Accounting for Restricted Token Awards in the CELO ReleaseGold() Contract

Mackenzie Patel
Mackenzie Patel
save time
September 28, 2024

Related articles

Browse all articles

Accounting for Restricted Token Awards in the CELO ReleaseGold() Contract

September 28, 2024
Technical Accounting

Token compensation is a well-known and effective recruiting strategy for crypto startups. After all, you never know when a coin will moon and leapfrog from $.0001/token to $1 - a massive increase for founders and early investors/employees with a meaningful allocation. Token comp has been analogized to ”traditional” equity compensation such as stock options, restricted stock units and restricted stock awards. These instruments are staples in the tech industry, with equity compensation forming a decent chunk of the total payment package. With crypto compensation, however, the rules of the game are totally different.

First of all, tokens are not equity and do not confer ownership rights over a legal entity to the token holder. The token likely serves a function in a new protocol or application, but it doesn't convert to equity or guarantee anything (i.e. it’s a utility token). Second, the world of crypto securities is fuzzy and not well-defined yet. Token compensation may fall under securities rules, so it’s imperative that companies wishing to pay employees in tokens understand what they’re getting into. The documentation around these arrangements is complex and requires sound legal advice. There’s two types of token comp we’ll be diving into for this article:

  • Restricted Token Units (RTUs)
    • Similar to an RSU (restricted stock unit)
    • It’s a promise to pay a unit of crypto in the future, pending certain conditions being met
  • Restricted Token Awards (RTAs)
    • Similar to an RSA (restricted stock award)
    • Employee gets stock/tokens up front, but they are locked/vesting for a period of time

The difference between the two is subtle, but paramount, since it affects the available tax treatments for the compensation (more on this later). The key takeaway is that with RTUs, there is no property up-front - it’s a promise the employer makes to the employee to give them something in the future. With RTAs, the employee gets the total property/tokens up front, but they are subject to time-based restrictions. A typical vesting schedule for both token and equity compensation is:

  • 4 year vesting period
  • 1 year cliff - employee has to stay for at least one year, or they forfeit their entire allocation
    • Typically 25% of the total compensation vests on the 1 year work anniversary
  • Remaining allocation vests linearly each month until the 4 years is served (after which, the employee is entitled to 100% of the comp)

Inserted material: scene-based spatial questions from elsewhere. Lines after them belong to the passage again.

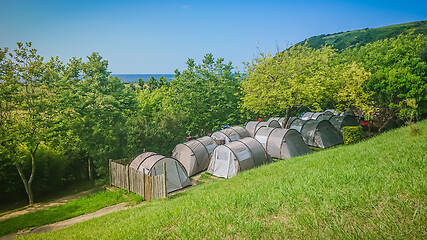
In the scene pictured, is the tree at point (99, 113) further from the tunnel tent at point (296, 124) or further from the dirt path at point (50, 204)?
the tunnel tent at point (296, 124)

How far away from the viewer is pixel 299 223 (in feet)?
10.2

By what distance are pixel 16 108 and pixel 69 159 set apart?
4146 millimetres

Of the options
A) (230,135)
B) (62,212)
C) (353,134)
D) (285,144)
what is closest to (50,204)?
Result: (62,212)

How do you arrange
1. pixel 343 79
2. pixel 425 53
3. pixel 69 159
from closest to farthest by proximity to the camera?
pixel 69 159
pixel 343 79
pixel 425 53

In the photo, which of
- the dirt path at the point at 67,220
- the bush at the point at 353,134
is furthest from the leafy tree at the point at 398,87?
the dirt path at the point at 67,220

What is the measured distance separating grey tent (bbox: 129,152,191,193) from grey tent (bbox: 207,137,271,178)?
2176 millimetres

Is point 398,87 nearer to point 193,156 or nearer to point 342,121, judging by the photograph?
point 342,121

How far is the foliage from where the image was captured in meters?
9.04

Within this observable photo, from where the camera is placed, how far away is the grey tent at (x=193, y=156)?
1448 cm

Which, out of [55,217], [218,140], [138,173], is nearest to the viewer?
[55,217]

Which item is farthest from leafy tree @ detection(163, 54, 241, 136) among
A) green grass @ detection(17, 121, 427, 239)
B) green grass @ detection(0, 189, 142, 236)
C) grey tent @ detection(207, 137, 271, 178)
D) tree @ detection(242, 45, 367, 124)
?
green grass @ detection(17, 121, 427, 239)

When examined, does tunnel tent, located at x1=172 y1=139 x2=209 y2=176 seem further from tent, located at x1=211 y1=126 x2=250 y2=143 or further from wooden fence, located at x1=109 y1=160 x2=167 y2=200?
wooden fence, located at x1=109 y1=160 x2=167 y2=200

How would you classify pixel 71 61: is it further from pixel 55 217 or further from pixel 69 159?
pixel 55 217

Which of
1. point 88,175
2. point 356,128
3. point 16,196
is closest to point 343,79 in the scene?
point 356,128
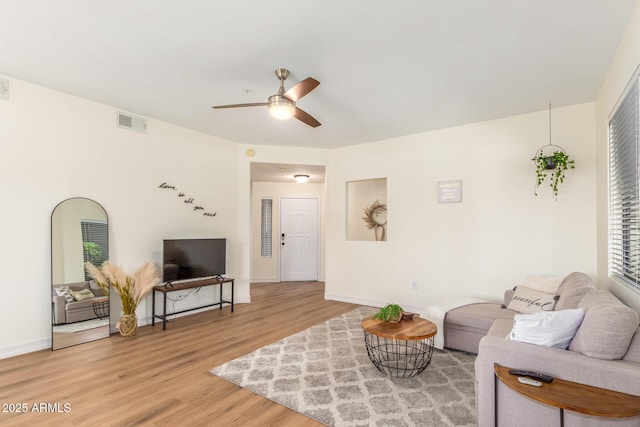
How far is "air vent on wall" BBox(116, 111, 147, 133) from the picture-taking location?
414 cm

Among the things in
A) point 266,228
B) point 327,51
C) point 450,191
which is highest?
point 327,51

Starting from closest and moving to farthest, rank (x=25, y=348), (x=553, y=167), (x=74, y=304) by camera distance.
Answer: (x=25, y=348), (x=74, y=304), (x=553, y=167)

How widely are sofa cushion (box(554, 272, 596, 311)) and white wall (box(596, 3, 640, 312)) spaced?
8.8 inches

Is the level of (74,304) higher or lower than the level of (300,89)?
lower

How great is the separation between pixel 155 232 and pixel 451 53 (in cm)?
412

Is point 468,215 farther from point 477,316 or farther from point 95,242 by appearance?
point 95,242

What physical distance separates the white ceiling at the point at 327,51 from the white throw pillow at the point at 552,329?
6.43 ft

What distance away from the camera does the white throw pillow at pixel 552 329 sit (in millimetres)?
1944

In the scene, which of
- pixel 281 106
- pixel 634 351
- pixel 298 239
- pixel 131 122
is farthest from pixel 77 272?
pixel 298 239

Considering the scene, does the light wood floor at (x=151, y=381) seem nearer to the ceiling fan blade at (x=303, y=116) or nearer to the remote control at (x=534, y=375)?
the remote control at (x=534, y=375)

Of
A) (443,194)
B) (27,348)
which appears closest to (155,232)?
(27,348)

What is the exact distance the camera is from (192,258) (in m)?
4.68

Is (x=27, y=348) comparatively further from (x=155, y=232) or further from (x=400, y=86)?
(x=400, y=86)

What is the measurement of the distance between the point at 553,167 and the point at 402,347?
8.70ft
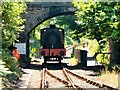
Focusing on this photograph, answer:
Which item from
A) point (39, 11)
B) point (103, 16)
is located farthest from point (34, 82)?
point (39, 11)

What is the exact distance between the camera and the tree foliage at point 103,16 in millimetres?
14309

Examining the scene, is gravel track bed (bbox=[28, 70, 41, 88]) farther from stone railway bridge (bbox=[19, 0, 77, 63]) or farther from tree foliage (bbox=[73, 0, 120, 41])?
stone railway bridge (bbox=[19, 0, 77, 63])

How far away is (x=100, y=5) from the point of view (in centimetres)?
1584

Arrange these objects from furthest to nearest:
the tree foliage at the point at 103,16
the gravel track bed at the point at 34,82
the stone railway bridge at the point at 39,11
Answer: the stone railway bridge at the point at 39,11
the tree foliage at the point at 103,16
the gravel track bed at the point at 34,82

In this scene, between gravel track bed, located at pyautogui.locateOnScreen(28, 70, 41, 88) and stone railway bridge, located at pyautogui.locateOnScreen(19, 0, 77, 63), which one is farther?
stone railway bridge, located at pyautogui.locateOnScreen(19, 0, 77, 63)

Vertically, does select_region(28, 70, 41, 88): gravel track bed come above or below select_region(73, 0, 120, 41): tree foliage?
below

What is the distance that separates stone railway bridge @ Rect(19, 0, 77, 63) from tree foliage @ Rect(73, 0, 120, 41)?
6295mm

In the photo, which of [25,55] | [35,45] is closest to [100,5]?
[25,55]

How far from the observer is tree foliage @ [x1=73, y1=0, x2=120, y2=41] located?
46.9ft

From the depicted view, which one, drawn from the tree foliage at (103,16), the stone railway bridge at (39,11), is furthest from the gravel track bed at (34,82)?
the stone railway bridge at (39,11)

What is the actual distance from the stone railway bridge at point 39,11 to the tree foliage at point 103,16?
248 inches

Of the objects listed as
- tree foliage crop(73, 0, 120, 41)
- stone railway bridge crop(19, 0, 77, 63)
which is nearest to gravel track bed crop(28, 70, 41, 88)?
tree foliage crop(73, 0, 120, 41)

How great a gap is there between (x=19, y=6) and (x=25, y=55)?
8.97 m

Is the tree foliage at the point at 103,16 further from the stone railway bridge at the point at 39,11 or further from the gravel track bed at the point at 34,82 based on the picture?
the stone railway bridge at the point at 39,11
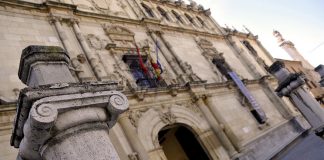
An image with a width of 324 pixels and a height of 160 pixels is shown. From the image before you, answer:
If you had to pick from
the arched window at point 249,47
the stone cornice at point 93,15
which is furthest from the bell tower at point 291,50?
the stone cornice at point 93,15

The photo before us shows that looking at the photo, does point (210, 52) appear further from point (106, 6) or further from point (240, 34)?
point (106, 6)

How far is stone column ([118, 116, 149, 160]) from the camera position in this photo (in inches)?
366

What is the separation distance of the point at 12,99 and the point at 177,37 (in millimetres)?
10639

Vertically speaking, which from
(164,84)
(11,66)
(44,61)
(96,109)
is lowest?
(96,109)

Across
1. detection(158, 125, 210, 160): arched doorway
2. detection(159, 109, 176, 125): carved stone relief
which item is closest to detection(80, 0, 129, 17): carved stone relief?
detection(159, 109, 176, 125): carved stone relief

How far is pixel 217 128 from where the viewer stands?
1270 cm

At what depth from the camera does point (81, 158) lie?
8.90 feet

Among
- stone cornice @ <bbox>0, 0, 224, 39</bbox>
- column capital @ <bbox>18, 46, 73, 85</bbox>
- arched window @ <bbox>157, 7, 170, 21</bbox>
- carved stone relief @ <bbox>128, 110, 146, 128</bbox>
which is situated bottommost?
column capital @ <bbox>18, 46, 73, 85</bbox>

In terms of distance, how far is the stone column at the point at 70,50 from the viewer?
10141mm

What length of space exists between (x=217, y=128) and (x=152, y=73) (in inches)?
146

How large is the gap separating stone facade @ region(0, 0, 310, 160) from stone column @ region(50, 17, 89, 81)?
0.12ft

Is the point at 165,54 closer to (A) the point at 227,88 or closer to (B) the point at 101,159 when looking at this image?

The incentives are aligned so the employees stick around for at least 365 days and ideally for 4 years to claim their bag. The taxation around these arrangements is a hot topic, and I’ve been to several parties in San Francisco where the conversation revolves around startup equity taxes (for real). There’s a small provision in the tax code called 83(b), and it’s game-changing for founders, investors and early employees who are looking to minimize taxes.

What is the 83(b) election?

Going back all the way to 1969, Section 83 of the tax code has been saving startup founders and employees lots of money in taxes. Under this provision, taxpayers who receive restricted stock (or other property) as part of their total compensation can elect to be taxed at the fair market value of this “other compensation” at grant date, not at vesting date. So if an employee is granted restricted stock, they can pay ordinary income tax using this formula: 

Total units of restricted stock granted * fair market value at grant date * ordinary tax

This provision is advantageous if the taxpayer expects the grant to appreciate over time. They’re saving taxes because no ordinary income tax is assessed as the grant vests if the 83(b) election is taken (there’s only capital gains/losses when the award is disposed of).

Taxpayers have to be quick though: the 83(b) election must be filed within 30 days of receiving the stock grant. It’s also incredibly archaic. Taxpayers have to fill out a physical form (example below) and mail it to the IRS, and it’s encouraged to use certified mail for record keeping purposes (in case the IRS, you know, loses your mailed form). It’s also advised to include a self-addressed, stamped envelope for the IRS to return a date-stamped copy, although you’re not guaranteed to receive a response.

If this election is filed properly, the employee includes the FMV (fair market value) of the grant on their W-2 and the employer can take a deduction equal to the FMV of the compensation. No further action is required by the employee as their grant vests and no other deductions can be taken by the employer related to the grant.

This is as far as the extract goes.